異本 殺生石

 通常空間へ出ると、そこは山の麓らしい田舎だった。フーちゃんのタイムマシンが森のはずれに横たわっている。近くに陽菜たちが降り立つと、フーちゃんらしき人影がタイムマシンの下から何か大きな物を引っ張り出しているのが見えた。
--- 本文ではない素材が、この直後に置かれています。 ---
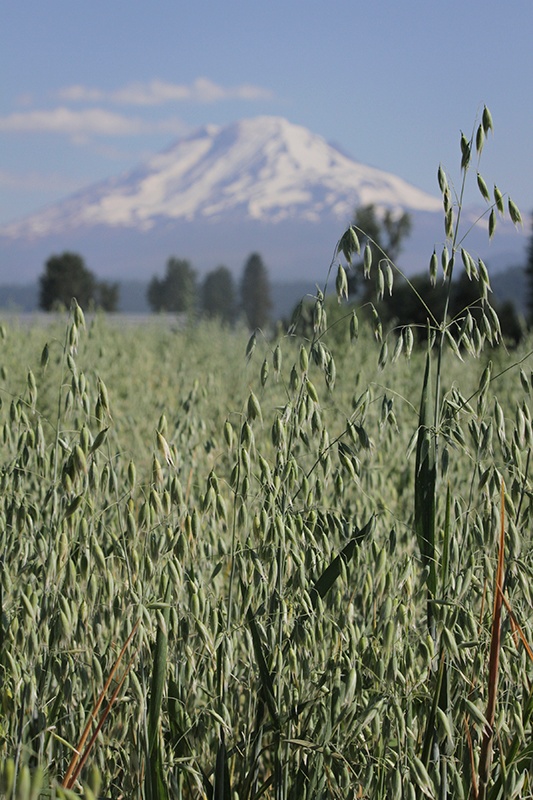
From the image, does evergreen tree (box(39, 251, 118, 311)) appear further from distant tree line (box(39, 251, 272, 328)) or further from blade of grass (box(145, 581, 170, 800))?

 そこはもうとっくに日が暮れていた。アベのタイムマシンが空中に浮き上がり、ライトで辺り一帯を広く照らし出した。タイムマシンの周りには、一本の太刀と弓矢が数組地面に転がっていた。地元の役人か何かと既に衝突したのだろうか?
「そこまでだ!やめなさい!」
 アベが大声で警告を発し、袖口から鈍い銀色に光る拳銃のような物を取り出し、フーちゃんに銃口を向ける。赤い光がほとばしったが、やはりフーちゃんに届く寸前で何か見えない壁に突き当たったかのように、光線は四方に散乱してしまう。
 フーちゃんは自分の背丈よりはるかに高い卵型の金属容器をなんとか動かそうとしているようだった。だが大き過ぎてタイムマシンの横まで運び出すのが精いっぱいだったようだ。
「無駄よ、バリア発生装置はこっちにあるんだから」
 陽菜たちに気づいたフーちゃんは、固い表情で誰にともなく言った。どこか投げやりでやけになっているような口調だ。
「フーちゃん!」
 陽菜は叫んだ。
「とにかく、あたしたちと行こう。こんな所で何をする気なのよ?」
 陽菜の横でアベが息を飲む音がはっきりと聞こえた。
「まさか、その容器は……」
 そのアベの言葉にフーちゃんが不気味に笑いを含んだ声で答える。
「そう、放射性セシウムとストロンチウムの結晶体よ。あたしはセッショウセキを探しに来たんじゃない!持ちこむために来たのよ。過去の日本に運び込むために、あの2011年の原発事故の現場から運んで来たのよ!」
「フーちゃん!何を言ってんの?」
 そう呼びかける陽菜に玄野が呼応する。